Namun saya tuliskan sekali lagi, dari organisasi yang membawa saya pelatihan hingga ke daerah industri nan padat di Pulau Jawa (yang telah membuat saya tahu banyak hal dan memutuskan banyak hal) sebenarnya sudah saya tepikan sedikit dari pemikiran saya. Meski lambaian tetap sulit untuk diabaikan.

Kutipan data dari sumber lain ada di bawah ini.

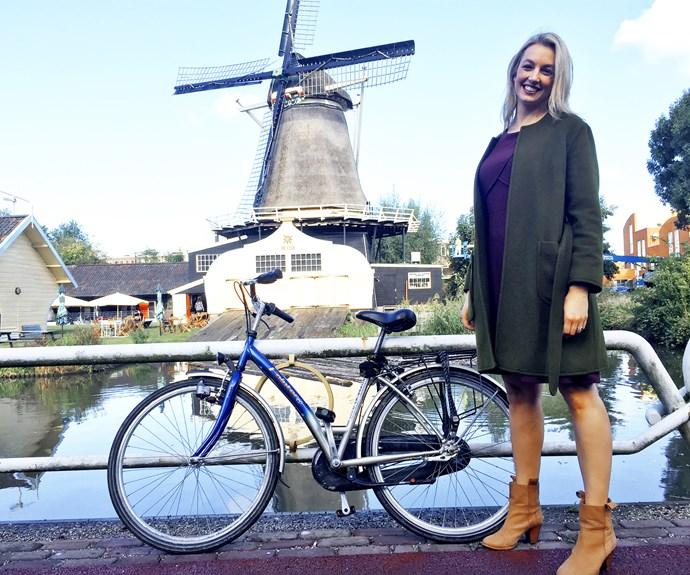 On yer bike! Janika takes in the windmills of Utrecht.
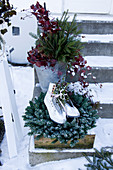 Ice skates on wreath and bucket of branches on steps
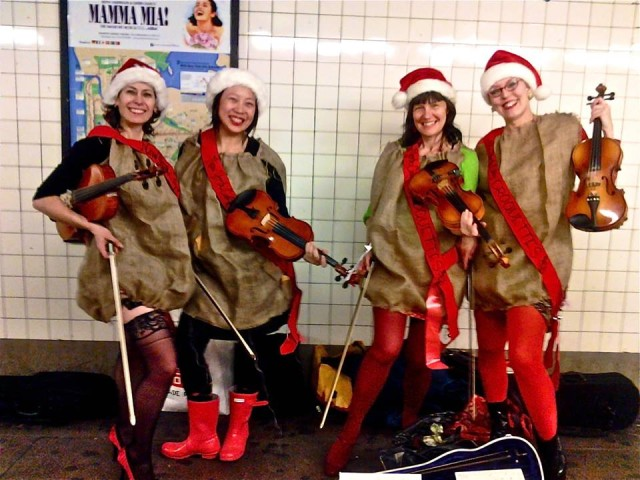 Women playing the violin dressed like Santa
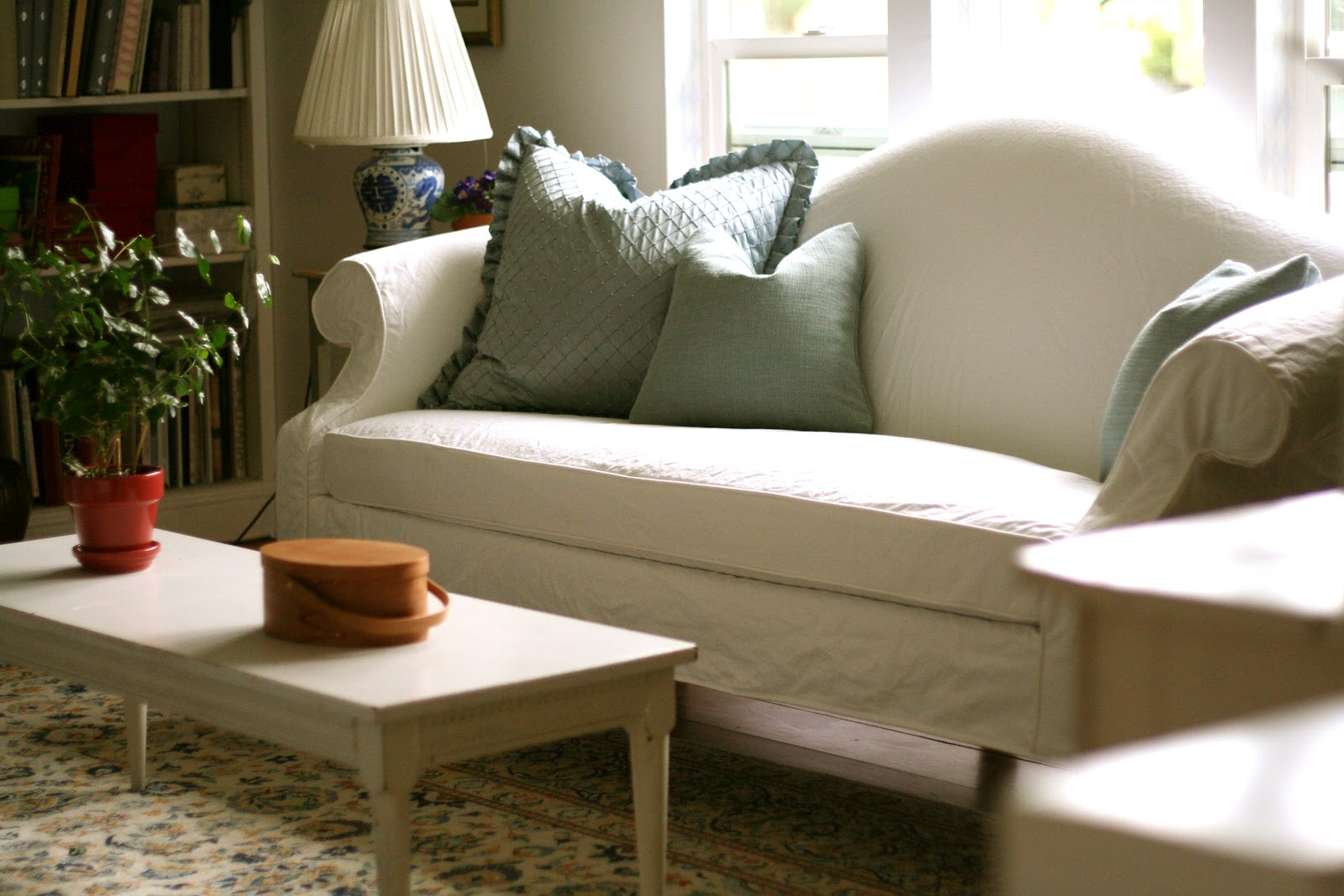 Great White Slip Cover For Sectional Design With Gray Pillows And Lng  Wooden Coffee Table And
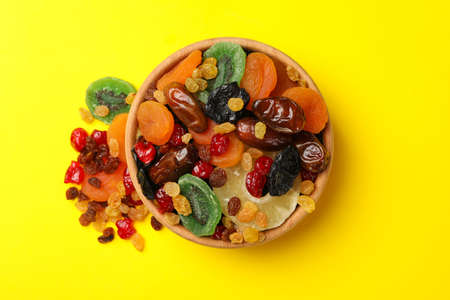 Wooden bowl with dried fruits on yellow background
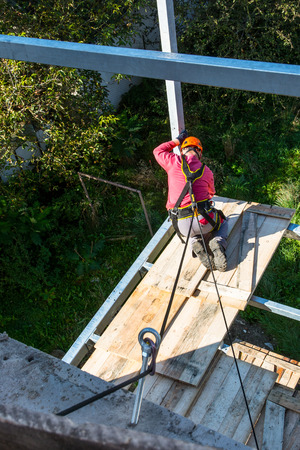 Safety of work at heights on construction. Protection a worker while working on building a balcony.
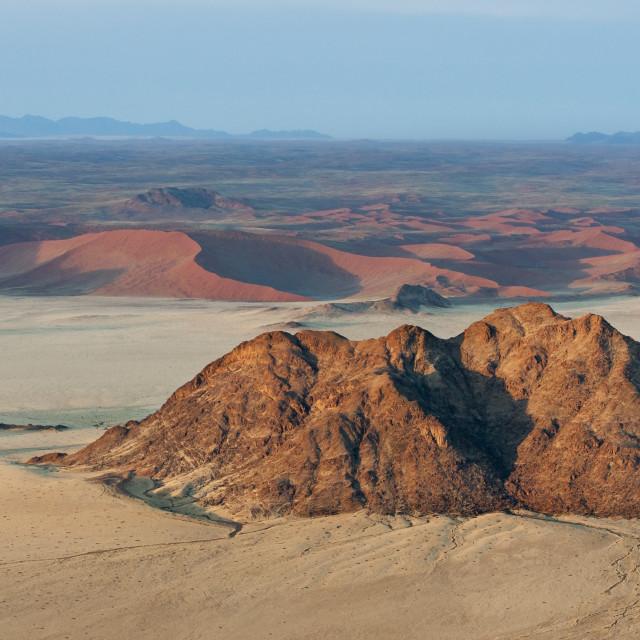 """Aerial view of dunes while ballooning over Sossusvlei at sunrise, Namib..."" stock image"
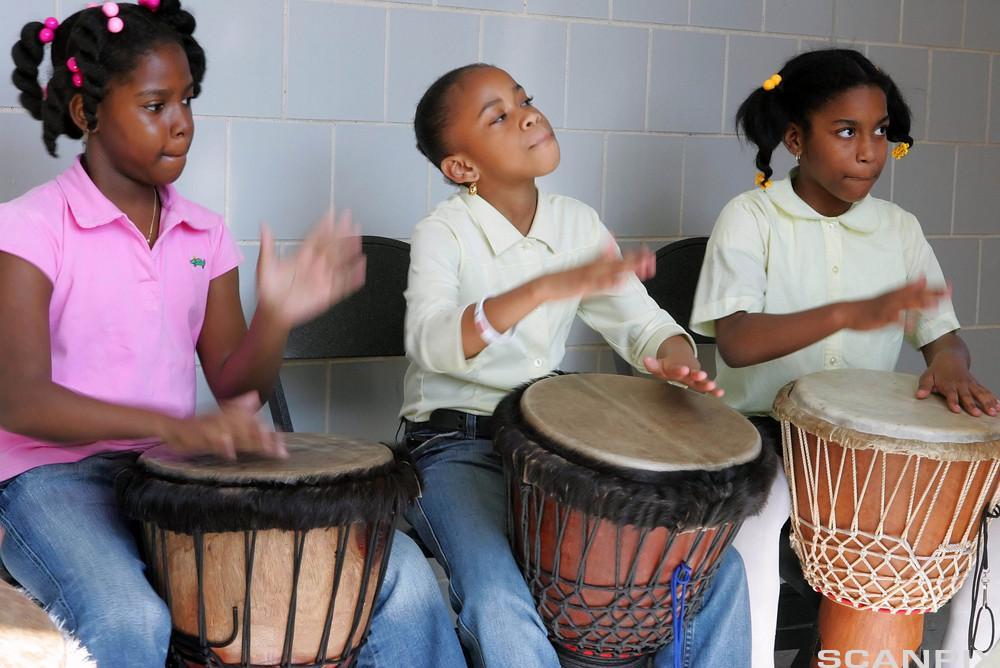 Barn som spiller djembetrommer. Foto.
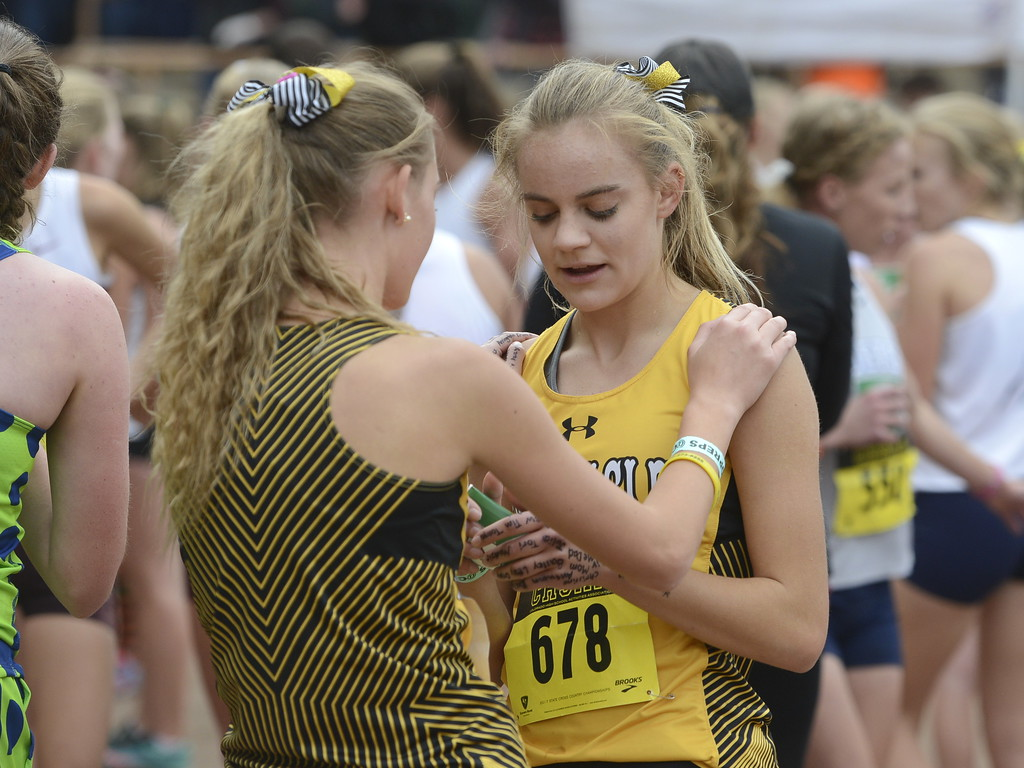 . Thompson Valley\'s Julia Lundgren, left, embraces teammate Kenadi Krueger after the 4A girls state cross country championship on Saturday in Colorado Springs.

Berkecimpung di dunia filantropi 1,5 tahun terakhir membuat saya memutuskan bahwa memfokusi dunia filantropi adalah satu di antara dua pilihan saya (profesi). Biarlah yang lain berjuang di ranah lainnya. Mereka yang jadi wartawan dengan tugas kontrolnya, mereka yang mulai masuk ke ranah politik dengan metode perjuangannya, mereka yang di dunia pendidikan dengan caranya, yang jelas... jadi apapun, keidealisan tentang kebenaran itu yang harus senantiasa kita pertahankan. Menjadi apapun. Karena sejatinya, bergabung di dunia kerja, di dunia masyarakat yang sesungguhnya merupakan tantangan luar biasa dibanding ketika kita masih berada dalam dunia kampus.

Kembali lagi ke kekisruhan yang akhirnya membuat saya menulis di tengah letih usai perjalanan dua jam penuh dengan kendaraan motor, menggendong si jagoan yang baru lepas lima bulan. Beratnya? ampuuunnnn :D

Mencermati dan mengikuti yang sedang hangat itu jelas bahwa dukungan publik terhadap institusi pemberantas korupsi sedemikian besarnya. Termasuk saya tentu saja. (namun apakah dukungan tersebut akan menjadikan institusi tersebut sebagai berhala baru yang semua dia itu benar dan selain dia salah?) saya pikir tidak.

Sejak awal munculnya kasus impor daging sapi, selagi 'kawan-kawan' sibuk dengan opini di sosial media saya diam dan sebenarnya cukup mengerutkan kening. Kalau sebelum ini yang dihantam itu partai lawan, cepat kali judge-nya. Eh sekarang... cepat pula judge-nya soal difitnah dan macam-macam lainnya.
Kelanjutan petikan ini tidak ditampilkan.